------ TEXTE À EXAMINER ------

Il y aura inévitablement un surplus, comme des caisses de fruits et légumes abîmés, ou des restes de pommes de terre et de riz.

Ainsi, un groupe international de chefs et d’activistes luttant contre la faim s’est constitué sous le nom de RefettoRio Gastromotiva (refettorio signifiant réfectoire en italien) pour sauver la nourriture olympique du gaspillage. Deux chefs, l’italien Massimo Bottura et le brésilien David Hertz, ont joint leurs efforts pour transformer l’excès de nourriture destinée au Village Olympique en repas pour les plus démunis. Ils affirment ainsi que leur objectif est « d’offrir nourriture et dignité aux personnes en situation de vulnérabilité sociale ».

Smoked banana peels substitute nicely for bacon in a RefettoRio dish of carbonara. Credit: Refettorio Gastromotiva

Les peaux de bananes fumées remplacent le bacon pour des pâtes carbonara concoctées par RefettoRio. Crédit: Refettorio Gastromotiva

Ces dernières semaines, les chefs de RefettoRio ont servi 108 dîners issus du surplus d’ingrédients donnés par l’entreprise de restauration en charge du Village Olympique. Aucun déchet ne se trouvait sur la table.

“RefettoRio ne travaille que des aliments sur le point d’être jetés… comme des fruits et légumes moches, ou des yaourts prêts à être mis à la poubelle dans les deux jours s’ils ne sont pas achetés », explique le chef Hertz.

Le restaurant s’est implanté dans le quartier de Lapa, près du Village Olympique.

“Il n’est pas du tout conçu comme un restaurant permanent », révèle Alexandra Forbes, une écrivaine culinaire qui a contribué à mettre en place RefettoRio. « Les clients sont différents. Pour la plupart d’entre eux, c’est la première fois qu’ils expérimentent un dîner complet préparé par un grand chef, et par ailleurs délicieux. Ils se sentent très privilégiés ». Un convive affirma au Times qu’il s’agissait du meilleur repas qu’il ait connu en 40 ans.

Les organisations locales qui ont servi les plus démunis ont trié sur le volet les clients issus de toutes les couches sociales du Brésil. Cela inclut des sans abris forcés de se nourrir dans les poubelles, des enfants des rues ou des mères de famille maltraitées.

“Ils n’ont pas l’habitude d’être traités avec autant d’attention et de respect”, explique Forbes, ajoutant qu”ils “apprécient tellement le repas qu’ils nous applaudissent et dansent parfois”.

Chaque jour, un chef différent prend les commandes. « Par exemple, l’autre jour le chef Massimo Bottura a fait des pâtes à la carbonara, préparées habituellement avec de la pancetta ou du bacon. Il a mis un peu de bacon mais a surtout utilisé des peaux de bananes grillées et mélangées avec du bacon, donnant ainsi un goût fumé. C’était délicieux ».

Créer des repas gastronomiques à partir d’une étrange collection d’ingrédients peut se révéler ardu. Mais comme l’assure Forbes, le véritable objectif pour l’équipe de chefs, boulangers et serveurs de RefettoRio est de « mettre fin aux préjugés contre les pauvres ou ceux qui sont en difficulté ».

------ DONNÉES FOURNIES ------

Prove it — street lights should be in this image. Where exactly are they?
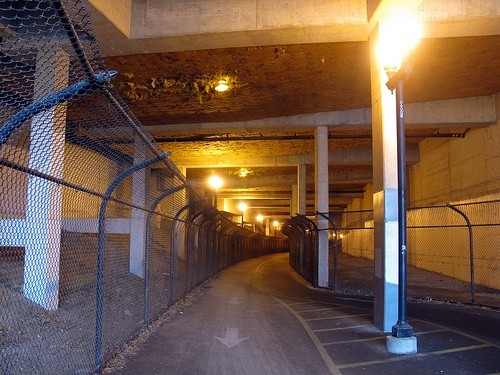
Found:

------

ENSEMBLE DE TÂCHES:
1. D'après le texte sur RefettoRio, dans quel quartier le restaurant s'est-il implanté ?
2. Retouchez le texte sur RefettoRio : recopiez le passage qui commence aux mots « Ces dernières semaines, les » et s'arrête après « sur la table. », en y remplaçant « dîners » par « repas ».
3. Résumez le texte sur RefettoRio en deux phrases.

RÉPONSES DANS L'ORDRE:
1. Dans le quartier de Lapa, près du Village Olympique.

2.
Ces dernières semaines, les chefs de RefettoRio ont servi 108 repas issus du surplus d’ingrédients donnés par l’entreprise de restauration en charge du Village Olympique. Aucun déchet ne se trouvait sur la table.

3. Les chefs Massimo Bottura et David Hertz ont lancé RefettoRio Gastromotiva pour transformer le surplus de nourriture destiné au Village Olympique en repas pour les plus démunis. Servis près du Village Olympique dans le quartier de Lapa, ces repas visent à offrir nourriture et dignité aux personnes vulnérables et à mettre fin aux préjugés contre les pauvres.